> GIVEN INSTRUCTION
Begin at the line that has "Looking at the" and stop after the last of the items. Change every "farther from" in that stretch to "further from", keep everything else unchanged, and write out those lines.
★ ★ ★ ★
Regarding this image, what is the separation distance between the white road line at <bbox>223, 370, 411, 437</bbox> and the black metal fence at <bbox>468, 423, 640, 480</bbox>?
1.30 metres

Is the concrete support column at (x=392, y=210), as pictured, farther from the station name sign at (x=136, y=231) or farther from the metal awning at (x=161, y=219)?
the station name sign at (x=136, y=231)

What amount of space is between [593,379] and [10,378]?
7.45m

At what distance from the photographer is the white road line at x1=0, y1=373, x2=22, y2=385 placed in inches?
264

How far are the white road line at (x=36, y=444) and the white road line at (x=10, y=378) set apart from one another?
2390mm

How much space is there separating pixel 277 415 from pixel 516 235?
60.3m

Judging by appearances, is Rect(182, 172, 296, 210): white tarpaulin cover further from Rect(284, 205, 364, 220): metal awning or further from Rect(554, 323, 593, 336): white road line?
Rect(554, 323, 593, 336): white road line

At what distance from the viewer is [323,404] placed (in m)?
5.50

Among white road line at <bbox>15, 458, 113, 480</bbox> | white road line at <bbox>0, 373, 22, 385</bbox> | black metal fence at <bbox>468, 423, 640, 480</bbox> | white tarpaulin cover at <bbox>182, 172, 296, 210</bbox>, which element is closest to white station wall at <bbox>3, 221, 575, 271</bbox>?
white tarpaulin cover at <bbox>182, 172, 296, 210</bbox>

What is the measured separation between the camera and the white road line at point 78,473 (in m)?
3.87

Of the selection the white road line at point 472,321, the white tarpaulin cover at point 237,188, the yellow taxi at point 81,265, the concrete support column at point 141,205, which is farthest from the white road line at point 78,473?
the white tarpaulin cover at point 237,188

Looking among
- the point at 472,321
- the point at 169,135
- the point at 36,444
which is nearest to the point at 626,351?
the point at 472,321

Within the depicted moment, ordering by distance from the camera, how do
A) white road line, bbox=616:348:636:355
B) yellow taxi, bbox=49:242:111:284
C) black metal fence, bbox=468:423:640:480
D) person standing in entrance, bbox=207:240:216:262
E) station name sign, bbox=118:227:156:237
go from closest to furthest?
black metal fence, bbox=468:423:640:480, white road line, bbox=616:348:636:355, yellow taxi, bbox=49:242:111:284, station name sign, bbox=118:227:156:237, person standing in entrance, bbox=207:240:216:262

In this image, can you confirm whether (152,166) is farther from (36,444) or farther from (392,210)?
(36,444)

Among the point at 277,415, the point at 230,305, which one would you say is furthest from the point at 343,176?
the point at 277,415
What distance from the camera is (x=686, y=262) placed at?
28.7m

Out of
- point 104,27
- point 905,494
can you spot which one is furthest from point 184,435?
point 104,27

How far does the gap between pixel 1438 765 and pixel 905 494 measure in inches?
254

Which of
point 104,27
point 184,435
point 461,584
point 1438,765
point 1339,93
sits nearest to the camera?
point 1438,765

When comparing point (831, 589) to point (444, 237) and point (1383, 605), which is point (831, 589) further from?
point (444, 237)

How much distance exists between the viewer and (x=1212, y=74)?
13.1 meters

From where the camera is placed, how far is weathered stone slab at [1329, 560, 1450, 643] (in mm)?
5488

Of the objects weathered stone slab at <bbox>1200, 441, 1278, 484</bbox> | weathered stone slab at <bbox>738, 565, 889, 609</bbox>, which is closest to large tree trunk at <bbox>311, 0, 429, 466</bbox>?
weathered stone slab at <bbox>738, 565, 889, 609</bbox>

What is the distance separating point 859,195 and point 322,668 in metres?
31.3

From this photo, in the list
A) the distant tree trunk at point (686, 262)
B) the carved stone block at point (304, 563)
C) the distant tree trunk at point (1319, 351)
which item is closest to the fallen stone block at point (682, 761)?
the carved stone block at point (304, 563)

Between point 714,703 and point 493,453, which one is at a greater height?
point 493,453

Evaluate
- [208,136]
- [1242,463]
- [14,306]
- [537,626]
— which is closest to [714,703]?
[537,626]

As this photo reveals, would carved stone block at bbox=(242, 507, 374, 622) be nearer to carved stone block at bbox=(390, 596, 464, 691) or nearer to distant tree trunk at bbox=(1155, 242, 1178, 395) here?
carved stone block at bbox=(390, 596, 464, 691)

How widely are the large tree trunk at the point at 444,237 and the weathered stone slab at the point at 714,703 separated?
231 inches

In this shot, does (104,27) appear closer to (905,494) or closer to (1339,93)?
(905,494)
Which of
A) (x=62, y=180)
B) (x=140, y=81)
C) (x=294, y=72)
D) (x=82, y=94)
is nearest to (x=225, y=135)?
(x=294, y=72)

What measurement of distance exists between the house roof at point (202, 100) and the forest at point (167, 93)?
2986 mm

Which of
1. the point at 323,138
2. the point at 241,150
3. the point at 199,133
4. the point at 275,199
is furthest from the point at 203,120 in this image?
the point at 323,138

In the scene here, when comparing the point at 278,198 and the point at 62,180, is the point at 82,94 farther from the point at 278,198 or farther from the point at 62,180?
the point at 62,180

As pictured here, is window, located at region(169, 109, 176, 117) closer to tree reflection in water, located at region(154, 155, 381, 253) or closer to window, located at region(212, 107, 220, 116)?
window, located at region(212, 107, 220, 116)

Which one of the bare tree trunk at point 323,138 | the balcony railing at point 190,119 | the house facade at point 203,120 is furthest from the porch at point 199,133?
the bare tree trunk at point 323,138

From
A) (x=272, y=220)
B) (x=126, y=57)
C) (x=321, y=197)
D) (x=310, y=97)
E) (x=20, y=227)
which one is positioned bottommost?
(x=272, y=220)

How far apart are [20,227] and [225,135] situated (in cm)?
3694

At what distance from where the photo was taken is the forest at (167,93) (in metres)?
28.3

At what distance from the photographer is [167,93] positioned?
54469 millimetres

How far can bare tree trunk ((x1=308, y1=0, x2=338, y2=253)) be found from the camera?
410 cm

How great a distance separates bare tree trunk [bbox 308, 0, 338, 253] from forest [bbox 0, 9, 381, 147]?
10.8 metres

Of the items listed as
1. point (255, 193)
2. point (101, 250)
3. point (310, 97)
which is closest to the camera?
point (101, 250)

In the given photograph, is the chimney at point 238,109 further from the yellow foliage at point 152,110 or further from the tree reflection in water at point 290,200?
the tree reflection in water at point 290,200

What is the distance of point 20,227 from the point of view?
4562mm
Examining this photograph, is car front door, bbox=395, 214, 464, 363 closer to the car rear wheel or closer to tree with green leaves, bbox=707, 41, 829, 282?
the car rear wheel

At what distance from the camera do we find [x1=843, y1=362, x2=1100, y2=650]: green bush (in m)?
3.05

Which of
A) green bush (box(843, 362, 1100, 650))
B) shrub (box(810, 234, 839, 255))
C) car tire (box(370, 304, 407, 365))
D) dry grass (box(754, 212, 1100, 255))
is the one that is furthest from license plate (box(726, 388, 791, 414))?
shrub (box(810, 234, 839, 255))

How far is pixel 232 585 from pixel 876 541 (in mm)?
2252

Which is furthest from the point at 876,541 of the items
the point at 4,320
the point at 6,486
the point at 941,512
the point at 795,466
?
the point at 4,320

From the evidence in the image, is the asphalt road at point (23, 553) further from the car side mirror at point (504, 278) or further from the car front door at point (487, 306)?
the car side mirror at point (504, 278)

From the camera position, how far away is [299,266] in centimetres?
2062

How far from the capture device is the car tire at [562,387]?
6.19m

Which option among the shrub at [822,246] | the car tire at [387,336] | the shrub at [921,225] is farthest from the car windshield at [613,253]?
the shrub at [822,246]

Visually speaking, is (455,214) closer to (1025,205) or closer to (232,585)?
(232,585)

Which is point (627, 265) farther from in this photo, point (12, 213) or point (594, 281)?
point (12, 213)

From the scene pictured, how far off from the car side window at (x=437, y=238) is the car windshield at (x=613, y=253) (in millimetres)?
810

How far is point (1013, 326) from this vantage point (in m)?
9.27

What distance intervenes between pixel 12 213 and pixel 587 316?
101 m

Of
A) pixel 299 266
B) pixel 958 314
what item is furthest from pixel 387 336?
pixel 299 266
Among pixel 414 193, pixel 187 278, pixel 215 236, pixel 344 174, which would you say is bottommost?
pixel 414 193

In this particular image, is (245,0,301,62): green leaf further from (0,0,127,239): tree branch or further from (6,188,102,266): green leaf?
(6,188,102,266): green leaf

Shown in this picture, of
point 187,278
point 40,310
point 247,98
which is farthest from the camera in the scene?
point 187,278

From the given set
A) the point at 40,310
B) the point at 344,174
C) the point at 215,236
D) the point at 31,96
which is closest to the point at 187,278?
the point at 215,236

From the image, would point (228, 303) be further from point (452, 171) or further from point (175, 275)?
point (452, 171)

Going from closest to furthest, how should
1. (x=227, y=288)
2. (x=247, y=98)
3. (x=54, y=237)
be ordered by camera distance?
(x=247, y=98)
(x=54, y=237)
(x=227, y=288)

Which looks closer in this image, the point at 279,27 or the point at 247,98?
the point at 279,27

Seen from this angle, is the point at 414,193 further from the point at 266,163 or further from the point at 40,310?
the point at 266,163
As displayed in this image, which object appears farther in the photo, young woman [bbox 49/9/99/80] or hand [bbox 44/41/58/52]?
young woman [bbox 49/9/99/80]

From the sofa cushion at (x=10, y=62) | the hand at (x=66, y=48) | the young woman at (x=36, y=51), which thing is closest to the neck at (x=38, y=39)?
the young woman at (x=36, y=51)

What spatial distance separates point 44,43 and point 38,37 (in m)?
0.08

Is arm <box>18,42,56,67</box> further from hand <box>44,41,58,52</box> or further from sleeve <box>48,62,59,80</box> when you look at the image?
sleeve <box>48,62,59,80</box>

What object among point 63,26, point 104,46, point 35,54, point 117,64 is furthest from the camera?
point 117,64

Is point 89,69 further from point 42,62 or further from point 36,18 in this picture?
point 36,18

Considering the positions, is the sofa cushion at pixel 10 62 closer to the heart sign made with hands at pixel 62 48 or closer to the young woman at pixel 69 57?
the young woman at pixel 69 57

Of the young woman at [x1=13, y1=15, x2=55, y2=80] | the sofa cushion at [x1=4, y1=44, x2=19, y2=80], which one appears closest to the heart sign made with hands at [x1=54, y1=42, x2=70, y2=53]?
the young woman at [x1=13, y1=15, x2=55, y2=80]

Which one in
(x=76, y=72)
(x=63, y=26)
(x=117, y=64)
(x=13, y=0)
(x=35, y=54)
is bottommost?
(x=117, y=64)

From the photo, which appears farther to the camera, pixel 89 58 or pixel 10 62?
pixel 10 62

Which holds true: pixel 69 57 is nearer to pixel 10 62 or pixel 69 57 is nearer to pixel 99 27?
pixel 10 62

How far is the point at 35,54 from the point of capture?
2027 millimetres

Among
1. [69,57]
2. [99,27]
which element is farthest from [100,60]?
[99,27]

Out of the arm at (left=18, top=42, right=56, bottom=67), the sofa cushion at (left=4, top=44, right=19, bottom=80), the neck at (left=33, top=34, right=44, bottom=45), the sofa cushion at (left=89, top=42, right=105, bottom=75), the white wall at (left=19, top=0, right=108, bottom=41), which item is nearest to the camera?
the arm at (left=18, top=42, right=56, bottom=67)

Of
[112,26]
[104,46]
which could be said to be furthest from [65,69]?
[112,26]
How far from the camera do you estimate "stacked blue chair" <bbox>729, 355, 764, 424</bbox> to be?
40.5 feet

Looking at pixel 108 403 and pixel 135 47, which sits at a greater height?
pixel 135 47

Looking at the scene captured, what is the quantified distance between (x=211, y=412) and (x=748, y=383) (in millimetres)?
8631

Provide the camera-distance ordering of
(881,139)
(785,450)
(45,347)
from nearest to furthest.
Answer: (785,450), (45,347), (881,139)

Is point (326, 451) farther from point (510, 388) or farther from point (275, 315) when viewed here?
★ ★ ★ ★
> SOLVED EXERCISE
Looking at the scene captured, what is the quantified distance between (x=211, y=412) and (x=748, y=383) (in millimetres)?
8631

Provide the camera-distance ordering of
(881,139)
(785,450)
(45,347)
from nearest to furthest.
Answer: (785,450), (45,347), (881,139)

Is point (326, 451) further from point (510, 388) or further from point (275, 315) when viewed here?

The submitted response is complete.